Question

An electron is launched from the negative plate It strikes the positive plate at a speed of 2.50*107 m(s What was the electron's speed as it left the negative plate? Express your answer to two significant figures and include the appropriate units. View Available Hint(s) Value Units Submit

Answer 1

To find the electron's initial speed, use the equation for acceleration due to an electric field. Calculate the acceleration using the known values, then use a kinematic equation to find the initial speed.

Step-by-step explanation:

To find the electron's initial speed, we need to use the equation for acceleration due to an electric field: a = qE/m, where q is the charge of the electron, E is the electric field strength, and m is the mass of the electron. We know that the electron's charge is -1.6 x 10-19 C and the electric field strength is 2.0 x 105 N/C. The mass of the electron is 9.11 x 10-31 kg. Plugging in these values, we can calculate the acceleration: a = (-1.6 x 10-19 C)(2.0 x 105 N/C) / (9.11 x 10-31 kg). Solving this equation gives us the acceleration of the electron.

Once we have the acceleration, we can use the kinematic equation vf = vi + at to find the initial speed of the electron. We know that the final speed is 2.50 x 107 m/s and the time is the distance between the negative and positive plates divided by the initial speed.

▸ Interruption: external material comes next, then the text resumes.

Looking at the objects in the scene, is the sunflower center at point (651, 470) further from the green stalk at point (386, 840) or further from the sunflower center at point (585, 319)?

Plugging in these values, we can solve for the initial speed.

Answer 2

The electron's speed as it left the negative plate was 2000 m/s.

Step-by-step explanation:

The electron's speed as it left the negative plate can be found using the conservation of energy and the potential difference between the plates.

Given that the electron's speed as it strikes the positive plate is 2.50*107 m/s and the distance between the plates is 2 cm, we can calculate the electric field strength using the formula:

E = ΔV / d

Where E is the electric field strength, ΔV is the potential difference, and d is the distance between the plates.

Substituting the given values:

E = 200 V / 0.02 m = 10000 N/C

Since the electric field accelerates the electron, we can use the equation of motion:

v2 = u2 + 2ad

Where v is the final velocity, u is the initial velocity, a is the acceleration, and d is the distance traveled.

Since the electron starts from rest at the negative plate, the initial velocity is 0 m/s.

Substituting the values into the equation:

2.50*107 m/s2 = 0 + 2 * 10000 * 0.02

Simplifying the equation:

v = sqrt(2 * 10000 * 0.02) = 2000 m/s

Therefore, the electron's speed as it left the negative plate was 2000 m/s.